*EXCERPT:*
Is a new wave of inter-institutional tension approaching?

The hostilities among EU institutions and the member states are not new and during the crisis they exacerbated very much on a number of occasions. The Cypriot crisis was the latest case that made Brussels officials nervous. Olli Rehn and the member of ECB executive board, Jorg Asmussen (Germany), appeared in the economic committee a day after Jeroen Dijsselbloem to answer various questions about the chaos that was caused in the course of drafting the Cypriot bailout programme. The main criticisms of MEPs were that the programme was agreed too late, that measures were proposed that scared investors and which were afterwards withdrawn. Too much time was lost.

Olli Rehn answered all this criticism by transferring the entire blame onto the Cypriot government. He regretted that Cyprus needed a year and a half to recognise the seriousness of the situation and the unsustainability of its business model. As unfortunate was that Nicosia needed another nine months to conclude an agreement with the Eurogroup. "Indecisiveness, delays and a very firm financial constraint severely limited the options available", the EU Commissioner told the committee.

*RECORDED DATA:*
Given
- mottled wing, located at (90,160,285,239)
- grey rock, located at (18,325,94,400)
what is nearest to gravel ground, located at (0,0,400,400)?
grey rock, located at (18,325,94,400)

*WORK TO DO:*
1: Using the excerpt on the Cypriot bailout, explain in one to three sentences why Olli Rehn put the blame on the Cypriot government.
2: Answer these questions from the excerpt on the Cypriot bailout:
(a) Which country is given for Jorg Asmussen?
(b) Who appeared in the economic committee a day before Rehn and Asmussen?
(c) After recognising the situation, how much more time did Nicosia need to conclude an agreement with the Eurogroup?
3: Reproduce the part of the excerpt on the Cypriot bailout that opens with the words containing "The hostilities among" and closes with "time was lost.".

*COMPLETED EXERCISE:*
1: Rehn said Cyprus needed a year and a half to recognise how serious the situation was and that its business model was unsustainable. He added that Nicosia then needed another nine months to conclude an agreement with the Eurogroup. In his words, "Indecisiveness, delays and a very firm financial constraint severely limited the options available."

2:
(a) Germany.
(b) Jeroen Dijsselbloem.
(c) Another nine months.

3:
The hostilities among EU institutions and the member states are not new and during the crisis they exacerbated very much on a number of occasions. The Cypriot crisis was the latest case that made Brussels officials nervous. Olli Rehn and the member of ECB executive board, Jorg Asmussen (Germany), appeared in the economic committee a day after Jeroen Dijsselbloem to answer various questions about the chaos that was caused in the course of drafting the Cypriot bailout programme. The main criticisms of MEPs were that the programme was agreed too late, that measures were proposed that scared investors and which were afterwards withdrawn. Too much time was lost.